2010 judgment of the Supreme Court of the United Kingdom

R v Chaytor and others [2010] UKSC 52 was a 2010 judgment of the Supreme Court of the United Kingdom. The case concerned the trials of three former Members of Parliament for false accounting in relation to the parliamentary expenses scandal of 2009.

During their trials, the three MPs (David Chaytor, Elliot Morley and Jim Devine) had each separately argued unsuccessfully that there was no case to answer as the doctrine of parliamentary privilege covered the expense claims and could not be the basis of criminal charges. They appealed (along with Lord Hanningfield) to the Court of Appeal where three of the most senior judges in that court (Lord Judge LCJ, Lord Neuberger MR and Sir Anthony May – the President of the Queen's Bench Division) had dismissed their arguments.
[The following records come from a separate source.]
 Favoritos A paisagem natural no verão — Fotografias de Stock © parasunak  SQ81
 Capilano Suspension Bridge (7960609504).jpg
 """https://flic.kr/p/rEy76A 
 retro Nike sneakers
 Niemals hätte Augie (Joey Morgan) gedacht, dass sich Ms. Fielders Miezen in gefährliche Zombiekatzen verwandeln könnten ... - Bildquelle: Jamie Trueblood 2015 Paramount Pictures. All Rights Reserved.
The MPs (although not Lord Hanningfield) successfully applied to the Supreme Court for permission to appeal the decision. The Supreme Court, comprising nine judges to reflect the importance of the matter, heard arguments over two days in October 2010 before unanimously rejecting the submission that Parliamentary privilege under either the common law or the Bill of Rights 1689 protected the defendants from prosecution.
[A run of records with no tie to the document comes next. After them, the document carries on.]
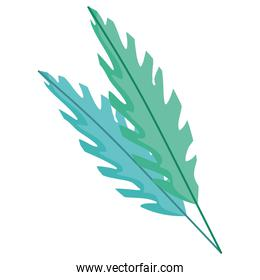 branch leaves exotic and tropical foliage icon on white background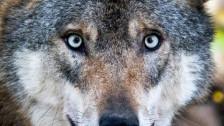 Audio «Unmut über den Wolf im Kanton Uri» abspielen
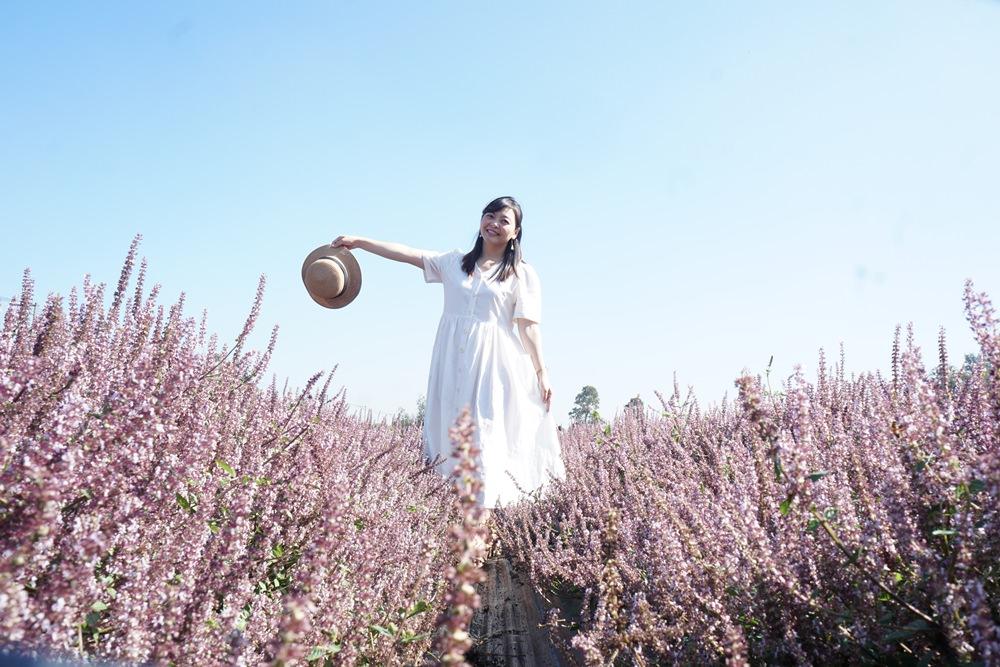 20181203234340 34 - [桃園花彩節]紫色仙草花田夢幻登場  一起拍出日雜感照片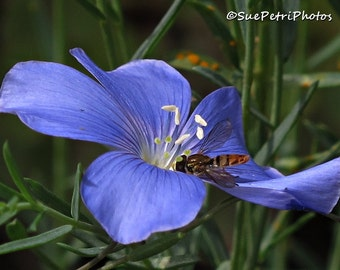 Wild Blue Flax, Hoverfly, Photo Greeting Card or wall art, Romantic Decor, Shabby Chic, Cottage Chic, Blue, Nature Photos, Flower Prints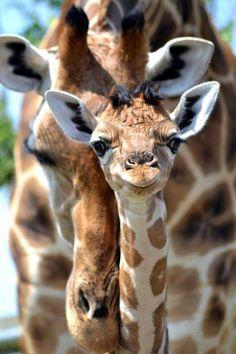 <3 girafes
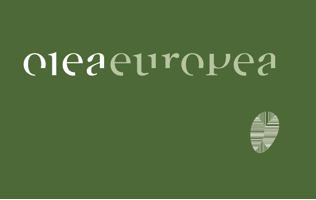 Olea Europea Osmisli Estetsko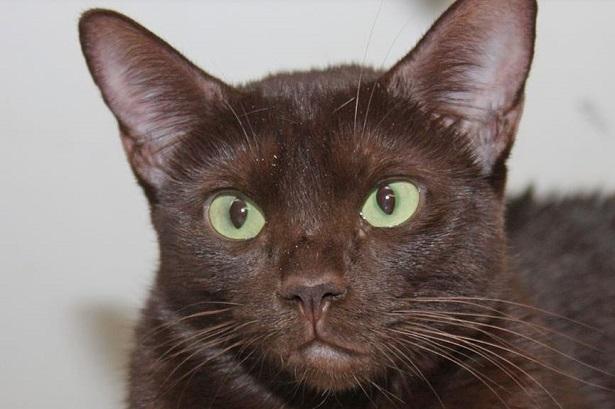 Risultati immagini per havana brown gatto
As a consequence, each case was referred back to the Crown Court. Chaytor and Morley pleaded guilty to dishonesty offences and Devine was found guilty at trial. Each received sentences of imprisonment between 16 and 18 months in relation to their expenses claims.

==Facts==
In February 2010, in the wake of the parliamentary expenses' scandal, Keir Starmer, the Director of Public Prosecutions, announced an intention to charge three Labour MPs – David Chaytor, MP for Bury North; Elliot Morley, MP for Scunthorpe; and Jim Devine, MP for Livingston – as well as Conservative Party peer Lord Hanningfield with false accounting contrary to section 17 Theft Act 1968.

Each charge was brought in relation to allegations that each defendant had misused the Parliamentary expenses system and dishonestly claimed substantial sums of money to which they were not entitled during their terms in Parliament.

Each defendant was separately committed for trial at the Crown Court and separately raised the argument that proceedings could not be brought against them due to the protection of parliamentary privilege. A single hearing was held to determine the matter, in which Mr. Justice Saunders ruled that the politicians were not afforded protection by parliamentary privilege. The four defendants appealed to the Court of Appeal (Criminal Division).

==Obiter==
Lord Clarke's extra words, his thus obiter judgment - not concurred nor dissented in by the rest of the panel - were that once waived or relinquished by Parliament, no MP or peer can rely upon exclusive cognisance. This is a shorthand for that of Parliament. He viewed that a relevant (parliamentary) Resolution of 1980, jurist Lord Phillips' legal interpretation of this in the 23rd edition of Erskine May on Parliamentary Practice, and the reasoning sounding odd to modern ears meant these factors would override the reasoning of Lord Brougham L.C. in Wellesley v Duke of Beaufort.